▶ **SHORT PROBLEM**: Carry the rice flour article forward from its final sentence.

▶ **GIVEN PASSAGE**:
_ _ _

Rice is by far one of the most versatile foods on the planet, feeding over half of the world every day. But did you know that when it’s ground into a fine powder, rice is a gluten-free, silky smooth, and nutrient-rich flour alternative for home bakers? It’s easy to make, easy to use, and easy to incorporate into your favorite Zojirushi breadmaker recipes. Let us show you why.
What is Rice Flour?
Simply put, rice flour is a fine flour made by grinding rice grains of all types. You can buy pre-ground rice flour at the store but grinding rice flour at home gives you more room to experiment with different rice varieties and to find the taste and texture you love most.
Different types of rice flour include:
- Glutinous rice flour
- Brown rice flour
- Black rice flour
- White rice flour
- Wet-milled rice flour: You can also differentiate your rice flour by determining how it was milled. Rice flour can be made from dry rice grains, or alternatively, wet rice grains that were soaked in water prior to milling. Wet-milled rice is a traditional Korean milling technique and a more expensive process for making rice flour which is almost always stored frozen. Some people prefer wet-milled rice flour for making moist foods, like Korean tteok or Korean rice cakes.

_ _ _

▶ **PROVIDED DATA**:
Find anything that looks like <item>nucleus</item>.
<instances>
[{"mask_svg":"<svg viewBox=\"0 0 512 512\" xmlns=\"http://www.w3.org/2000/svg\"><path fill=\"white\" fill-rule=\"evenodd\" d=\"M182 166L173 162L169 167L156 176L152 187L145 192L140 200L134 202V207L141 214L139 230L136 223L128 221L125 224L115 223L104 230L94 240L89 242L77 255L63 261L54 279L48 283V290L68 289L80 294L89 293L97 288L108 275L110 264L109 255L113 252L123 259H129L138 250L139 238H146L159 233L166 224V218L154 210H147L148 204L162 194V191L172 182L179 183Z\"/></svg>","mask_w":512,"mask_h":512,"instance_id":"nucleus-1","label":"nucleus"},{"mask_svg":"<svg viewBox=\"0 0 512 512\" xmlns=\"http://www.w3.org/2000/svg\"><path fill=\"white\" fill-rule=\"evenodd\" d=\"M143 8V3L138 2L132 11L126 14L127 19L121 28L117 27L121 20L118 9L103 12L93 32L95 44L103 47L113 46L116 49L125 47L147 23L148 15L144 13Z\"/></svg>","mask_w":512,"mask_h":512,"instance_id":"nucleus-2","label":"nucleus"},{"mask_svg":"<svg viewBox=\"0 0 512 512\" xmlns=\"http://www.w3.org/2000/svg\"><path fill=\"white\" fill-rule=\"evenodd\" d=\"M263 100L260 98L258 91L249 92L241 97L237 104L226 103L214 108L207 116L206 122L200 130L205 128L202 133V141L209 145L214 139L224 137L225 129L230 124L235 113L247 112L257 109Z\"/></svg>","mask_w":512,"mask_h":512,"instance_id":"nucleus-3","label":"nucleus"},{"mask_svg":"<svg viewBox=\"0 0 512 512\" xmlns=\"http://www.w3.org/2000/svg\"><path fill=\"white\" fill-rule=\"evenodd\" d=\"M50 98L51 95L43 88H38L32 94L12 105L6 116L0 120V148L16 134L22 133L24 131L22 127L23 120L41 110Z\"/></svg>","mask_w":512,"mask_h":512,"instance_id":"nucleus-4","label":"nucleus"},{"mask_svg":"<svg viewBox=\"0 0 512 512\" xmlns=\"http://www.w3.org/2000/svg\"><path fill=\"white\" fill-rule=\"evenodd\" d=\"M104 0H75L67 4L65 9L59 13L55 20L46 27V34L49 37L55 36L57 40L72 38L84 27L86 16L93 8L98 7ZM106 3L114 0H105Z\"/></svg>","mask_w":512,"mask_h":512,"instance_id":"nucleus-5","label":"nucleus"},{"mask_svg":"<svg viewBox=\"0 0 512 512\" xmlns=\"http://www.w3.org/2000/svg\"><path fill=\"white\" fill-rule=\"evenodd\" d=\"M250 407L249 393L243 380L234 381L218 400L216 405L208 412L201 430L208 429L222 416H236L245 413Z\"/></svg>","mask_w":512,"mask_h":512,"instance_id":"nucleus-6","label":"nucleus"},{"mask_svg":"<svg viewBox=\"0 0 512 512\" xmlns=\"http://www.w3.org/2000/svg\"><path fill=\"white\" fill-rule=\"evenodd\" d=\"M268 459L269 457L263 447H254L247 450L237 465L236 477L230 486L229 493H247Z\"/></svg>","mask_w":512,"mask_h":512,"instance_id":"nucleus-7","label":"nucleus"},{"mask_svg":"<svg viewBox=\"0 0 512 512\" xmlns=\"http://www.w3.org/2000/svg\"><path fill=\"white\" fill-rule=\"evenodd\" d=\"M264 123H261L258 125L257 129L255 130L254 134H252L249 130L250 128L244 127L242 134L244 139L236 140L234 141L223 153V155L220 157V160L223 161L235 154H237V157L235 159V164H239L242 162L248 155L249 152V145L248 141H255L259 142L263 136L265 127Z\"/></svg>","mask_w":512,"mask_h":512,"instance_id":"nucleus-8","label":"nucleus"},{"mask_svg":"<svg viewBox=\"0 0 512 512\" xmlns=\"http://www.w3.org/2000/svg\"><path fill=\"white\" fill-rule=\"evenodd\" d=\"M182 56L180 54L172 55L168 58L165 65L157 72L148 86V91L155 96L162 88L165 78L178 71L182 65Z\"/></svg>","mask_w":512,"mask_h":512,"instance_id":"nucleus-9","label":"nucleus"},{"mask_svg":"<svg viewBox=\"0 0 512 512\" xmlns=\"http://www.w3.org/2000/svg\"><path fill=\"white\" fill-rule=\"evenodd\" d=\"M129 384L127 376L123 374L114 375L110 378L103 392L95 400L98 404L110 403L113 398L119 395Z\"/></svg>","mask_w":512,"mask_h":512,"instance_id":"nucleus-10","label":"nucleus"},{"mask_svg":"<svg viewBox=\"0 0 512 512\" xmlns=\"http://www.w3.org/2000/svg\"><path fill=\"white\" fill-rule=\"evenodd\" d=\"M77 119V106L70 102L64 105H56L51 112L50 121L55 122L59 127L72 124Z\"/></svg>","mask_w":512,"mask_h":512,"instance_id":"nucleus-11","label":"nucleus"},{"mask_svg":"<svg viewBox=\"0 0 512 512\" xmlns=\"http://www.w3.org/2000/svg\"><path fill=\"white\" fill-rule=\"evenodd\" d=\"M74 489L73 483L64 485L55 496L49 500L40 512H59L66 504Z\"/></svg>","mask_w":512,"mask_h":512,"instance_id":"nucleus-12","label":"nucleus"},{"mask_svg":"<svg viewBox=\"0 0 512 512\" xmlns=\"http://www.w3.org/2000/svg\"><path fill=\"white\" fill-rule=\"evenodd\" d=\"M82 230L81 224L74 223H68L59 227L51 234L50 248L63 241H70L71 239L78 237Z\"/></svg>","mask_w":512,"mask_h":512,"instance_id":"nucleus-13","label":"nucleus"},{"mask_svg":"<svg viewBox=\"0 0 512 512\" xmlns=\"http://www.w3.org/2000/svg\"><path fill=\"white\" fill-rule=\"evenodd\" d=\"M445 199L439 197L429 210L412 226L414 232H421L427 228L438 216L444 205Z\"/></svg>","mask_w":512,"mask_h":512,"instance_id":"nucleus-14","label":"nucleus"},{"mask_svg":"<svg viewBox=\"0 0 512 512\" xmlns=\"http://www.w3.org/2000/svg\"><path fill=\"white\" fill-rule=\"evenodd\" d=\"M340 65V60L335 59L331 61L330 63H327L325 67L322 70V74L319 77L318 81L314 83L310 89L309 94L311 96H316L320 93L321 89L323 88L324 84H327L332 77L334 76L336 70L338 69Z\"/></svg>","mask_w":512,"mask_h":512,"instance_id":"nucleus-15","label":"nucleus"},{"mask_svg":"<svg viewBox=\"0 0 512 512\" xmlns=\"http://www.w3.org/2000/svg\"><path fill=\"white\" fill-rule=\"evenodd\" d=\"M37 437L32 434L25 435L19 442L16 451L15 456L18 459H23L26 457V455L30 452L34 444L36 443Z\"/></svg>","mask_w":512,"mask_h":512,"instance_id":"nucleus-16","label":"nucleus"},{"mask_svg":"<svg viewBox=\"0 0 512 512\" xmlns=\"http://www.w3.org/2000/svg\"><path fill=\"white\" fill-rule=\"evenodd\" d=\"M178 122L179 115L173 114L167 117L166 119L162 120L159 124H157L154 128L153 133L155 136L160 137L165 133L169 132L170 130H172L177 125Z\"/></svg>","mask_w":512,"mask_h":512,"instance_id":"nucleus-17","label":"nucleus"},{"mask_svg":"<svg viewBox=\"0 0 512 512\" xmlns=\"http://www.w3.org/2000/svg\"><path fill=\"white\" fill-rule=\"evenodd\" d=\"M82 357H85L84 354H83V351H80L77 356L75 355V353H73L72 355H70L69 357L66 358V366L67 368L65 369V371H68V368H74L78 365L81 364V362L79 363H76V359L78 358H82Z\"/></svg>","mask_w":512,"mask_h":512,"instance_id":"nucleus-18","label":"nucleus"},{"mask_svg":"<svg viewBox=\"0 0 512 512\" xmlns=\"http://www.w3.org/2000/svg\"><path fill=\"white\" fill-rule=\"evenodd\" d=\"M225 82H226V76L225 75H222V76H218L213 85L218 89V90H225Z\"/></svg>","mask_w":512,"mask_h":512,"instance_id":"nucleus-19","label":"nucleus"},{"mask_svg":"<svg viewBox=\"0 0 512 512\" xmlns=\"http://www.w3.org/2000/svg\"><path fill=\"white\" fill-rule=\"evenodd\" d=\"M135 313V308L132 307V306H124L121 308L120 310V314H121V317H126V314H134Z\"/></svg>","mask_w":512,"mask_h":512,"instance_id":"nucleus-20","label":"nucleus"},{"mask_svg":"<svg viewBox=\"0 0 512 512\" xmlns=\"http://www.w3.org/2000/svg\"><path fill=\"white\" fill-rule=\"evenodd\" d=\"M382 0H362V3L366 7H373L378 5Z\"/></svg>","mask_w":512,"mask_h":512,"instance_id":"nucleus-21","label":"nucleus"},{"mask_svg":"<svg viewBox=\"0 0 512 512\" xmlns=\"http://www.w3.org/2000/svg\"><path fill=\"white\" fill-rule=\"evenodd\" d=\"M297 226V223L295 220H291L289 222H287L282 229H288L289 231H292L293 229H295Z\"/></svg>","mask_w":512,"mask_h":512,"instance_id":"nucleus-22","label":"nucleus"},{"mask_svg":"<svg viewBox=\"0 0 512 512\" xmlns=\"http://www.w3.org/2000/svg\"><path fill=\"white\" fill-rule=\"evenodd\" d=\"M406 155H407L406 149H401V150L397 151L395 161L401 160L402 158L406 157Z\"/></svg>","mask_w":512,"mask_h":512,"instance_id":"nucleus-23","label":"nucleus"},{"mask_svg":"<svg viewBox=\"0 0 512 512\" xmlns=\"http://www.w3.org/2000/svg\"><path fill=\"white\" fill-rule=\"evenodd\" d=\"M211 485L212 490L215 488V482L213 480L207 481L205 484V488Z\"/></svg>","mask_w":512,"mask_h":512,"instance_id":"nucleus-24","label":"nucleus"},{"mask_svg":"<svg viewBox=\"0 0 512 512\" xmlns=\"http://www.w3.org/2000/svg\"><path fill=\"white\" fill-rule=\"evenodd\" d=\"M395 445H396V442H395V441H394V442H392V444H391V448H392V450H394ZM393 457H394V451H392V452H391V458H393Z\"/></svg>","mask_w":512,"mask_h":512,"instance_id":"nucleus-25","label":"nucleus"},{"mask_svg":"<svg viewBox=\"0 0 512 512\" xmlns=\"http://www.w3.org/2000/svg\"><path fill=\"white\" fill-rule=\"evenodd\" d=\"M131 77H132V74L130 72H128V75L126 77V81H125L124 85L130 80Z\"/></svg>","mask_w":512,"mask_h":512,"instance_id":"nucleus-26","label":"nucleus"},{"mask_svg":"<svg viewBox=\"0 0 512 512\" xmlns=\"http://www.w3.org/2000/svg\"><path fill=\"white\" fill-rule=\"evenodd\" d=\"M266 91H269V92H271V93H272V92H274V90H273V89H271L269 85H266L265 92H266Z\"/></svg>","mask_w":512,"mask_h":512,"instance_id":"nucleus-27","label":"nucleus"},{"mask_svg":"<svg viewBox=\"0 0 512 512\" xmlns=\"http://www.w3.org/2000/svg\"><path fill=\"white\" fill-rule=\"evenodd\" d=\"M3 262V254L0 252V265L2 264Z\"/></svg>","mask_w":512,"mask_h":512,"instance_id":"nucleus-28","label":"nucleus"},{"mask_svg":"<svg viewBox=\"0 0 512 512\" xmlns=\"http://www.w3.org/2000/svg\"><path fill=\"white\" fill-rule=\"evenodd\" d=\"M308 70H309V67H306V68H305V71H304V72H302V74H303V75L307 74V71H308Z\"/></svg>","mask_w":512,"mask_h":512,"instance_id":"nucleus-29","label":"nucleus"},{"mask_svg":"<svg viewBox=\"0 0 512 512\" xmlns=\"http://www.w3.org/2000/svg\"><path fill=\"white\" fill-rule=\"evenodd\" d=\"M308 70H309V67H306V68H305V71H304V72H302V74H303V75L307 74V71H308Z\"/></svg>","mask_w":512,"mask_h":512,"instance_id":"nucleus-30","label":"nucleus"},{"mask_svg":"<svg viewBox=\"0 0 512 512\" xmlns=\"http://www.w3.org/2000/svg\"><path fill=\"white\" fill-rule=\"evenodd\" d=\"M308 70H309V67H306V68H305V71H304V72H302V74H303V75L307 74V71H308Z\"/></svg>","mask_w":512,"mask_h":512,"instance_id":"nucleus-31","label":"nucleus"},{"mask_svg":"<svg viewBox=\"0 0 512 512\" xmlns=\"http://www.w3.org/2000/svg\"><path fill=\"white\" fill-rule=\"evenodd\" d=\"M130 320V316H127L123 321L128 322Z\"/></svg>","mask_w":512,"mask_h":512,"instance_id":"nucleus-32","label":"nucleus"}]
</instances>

_ _ _

▶ **RESPONSE BELOW**:
You can easily make rice flour at home in a grain mill, blender, coffee grinder, or even food processor. If you plan on making your own rice flour, make sure to start with small amounts so that the rice can blend into a finer powder consistency. Adding too much rice at once can result in large chunks or an uneven consistency. The finer your rice flour, the better it will be for baking.
Brown rice vs. white rice: Different types of rice will result in different flavors, which adds to the beauty of baking with rice flours. White rice tends to be the most neutral tasting, but brown rice flour will have a more earthy taste. Brown rice also has a higher source of fiber, so it can be easier to digest.
After you’ve made your homemade rice flour, make sure to label and date it and store in in the fridge or freezer for up to a year.
What are the benefits of Rice Flour?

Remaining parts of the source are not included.